Previously the community development project manager for the City of Greenville, S.C., Williamson has led Northside Development Group since March 2020. Before he stepped into the role, the community had decreased the number of dilapidated structures and launched a burst of building projects on once-abandoned lots.
“I can’t take the credit, but many of those 18 goals have already been met,” he says.
Later this year, for instance, construction will wrap up on a two-phase mixed-use commercial project that will serve as a new gateway to the community. The project includes offices for Northside Development Group, AccessHealth Spartanburg and BirthMatters, and a teaching clinic for VCOM (the Virginia-based Edward Via College of Osteopathic Medicine), which chose the vacant mill site across the street for its Carolinas Campus. Wofford College is using some of the space for its Community Sustainability Program. A rental housing development will feature 90 units.
Also opened in Northside is Harvest Park, a food hub with a café, an urban farm and a weekly farmers market. Outdoor recreational areas include the Butterfly Creek Park and Greenway. Just down the street is the Dr. T.K. Gregg center, completed in 2020 to provide community space, a fitness center and two pools.
‘Where Education is Valued’
At The Franklin School, a full-day, full-year early learning center, classrooms of children are delving into science, technology, engineering, art and math.
The $11.4 million center addresses the community’s limited access to quality childcare with both market-rate and affordable-care slots, including Head Start and Early Head Start. The school serves as a laboratory for students from the University of South Carolina Upstate to conduct research and learn about teaching practices.
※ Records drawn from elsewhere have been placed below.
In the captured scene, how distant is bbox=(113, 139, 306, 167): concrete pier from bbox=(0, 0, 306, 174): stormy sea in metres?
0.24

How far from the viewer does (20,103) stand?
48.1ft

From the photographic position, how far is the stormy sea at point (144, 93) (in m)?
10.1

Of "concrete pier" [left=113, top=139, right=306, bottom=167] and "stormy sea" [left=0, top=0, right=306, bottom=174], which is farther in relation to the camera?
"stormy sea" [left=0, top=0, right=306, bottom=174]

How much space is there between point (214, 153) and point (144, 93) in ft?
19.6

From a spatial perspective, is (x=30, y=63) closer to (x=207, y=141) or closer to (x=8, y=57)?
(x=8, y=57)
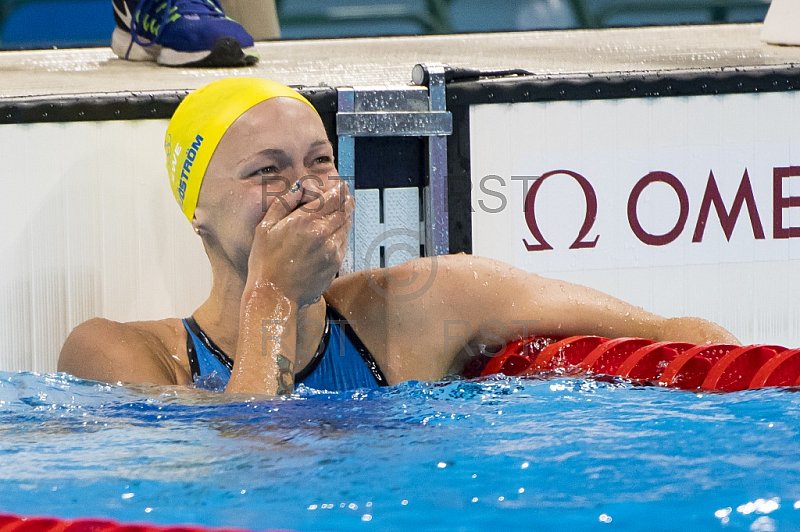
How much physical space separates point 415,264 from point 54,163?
0.87m

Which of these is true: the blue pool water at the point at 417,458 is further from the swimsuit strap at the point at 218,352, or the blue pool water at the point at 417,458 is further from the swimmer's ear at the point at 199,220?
the swimmer's ear at the point at 199,220

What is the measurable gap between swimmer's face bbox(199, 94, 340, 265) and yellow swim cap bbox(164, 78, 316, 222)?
0.02 metres

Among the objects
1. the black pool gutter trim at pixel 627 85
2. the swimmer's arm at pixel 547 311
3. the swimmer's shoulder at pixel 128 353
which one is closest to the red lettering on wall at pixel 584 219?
the black pool gutter trim at pixel 627 85

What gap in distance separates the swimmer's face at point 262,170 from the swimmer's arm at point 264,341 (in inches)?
5.1

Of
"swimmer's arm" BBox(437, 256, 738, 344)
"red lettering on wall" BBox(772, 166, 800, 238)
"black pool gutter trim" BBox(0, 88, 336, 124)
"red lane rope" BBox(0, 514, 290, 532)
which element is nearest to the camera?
"red lane rope" BBox(0, 514, 290, 532)

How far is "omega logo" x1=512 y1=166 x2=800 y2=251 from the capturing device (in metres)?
2.36

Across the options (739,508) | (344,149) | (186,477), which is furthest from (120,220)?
(739,508)

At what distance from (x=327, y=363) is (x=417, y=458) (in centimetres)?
51

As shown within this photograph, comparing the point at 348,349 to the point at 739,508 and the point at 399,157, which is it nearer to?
the point at 399,157

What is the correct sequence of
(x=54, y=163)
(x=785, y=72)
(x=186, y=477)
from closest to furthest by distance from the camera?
(x=186, y=477)
(x=54, y=163)
(x=785, y=72)

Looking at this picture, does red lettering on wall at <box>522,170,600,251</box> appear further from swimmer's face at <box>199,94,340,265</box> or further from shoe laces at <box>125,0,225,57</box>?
shoe laces at <box>125,0,225,57</box>

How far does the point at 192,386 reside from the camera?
73.7 inches

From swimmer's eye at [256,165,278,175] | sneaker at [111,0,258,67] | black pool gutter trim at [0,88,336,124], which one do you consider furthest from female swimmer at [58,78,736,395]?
sneaker at [111,0,258,67]

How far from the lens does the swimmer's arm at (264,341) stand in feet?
5.73
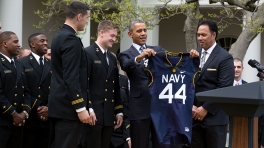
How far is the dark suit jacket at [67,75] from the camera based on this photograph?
20.6 ft

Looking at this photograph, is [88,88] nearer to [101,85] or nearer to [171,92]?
[101,85]

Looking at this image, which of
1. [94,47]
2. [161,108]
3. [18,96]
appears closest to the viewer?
[161,108]

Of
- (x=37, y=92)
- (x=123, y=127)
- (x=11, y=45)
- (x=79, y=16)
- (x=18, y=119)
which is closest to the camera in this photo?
(x=79, y=16)

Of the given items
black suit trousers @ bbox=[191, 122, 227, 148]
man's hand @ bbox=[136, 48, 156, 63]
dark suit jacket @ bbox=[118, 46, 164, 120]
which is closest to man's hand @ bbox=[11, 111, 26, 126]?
dark suit jacket @ bbox=[118, 46, 164, 120]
The vision for Northside also focuses on The Cleveland Academy of Leadership, a local Title 1 school with about 420 elementary students.
“Returning the community to its full potential means creating the best opportunity for children to succeed as they move through the educational pipeline into adulthood,” Williamson says.
Bill Barnet, Spartanburg’s former mayor and board chair of the Northside Development Group (and a Duke Endowment Trustee), agrees.
“The goal for all this is the education of our children,” he says. “But the reality of our journey is creating an environment around the schools where education is valued, parents and children are healthy, residents feel safe, businesses want to invest, and where families can feel at home.”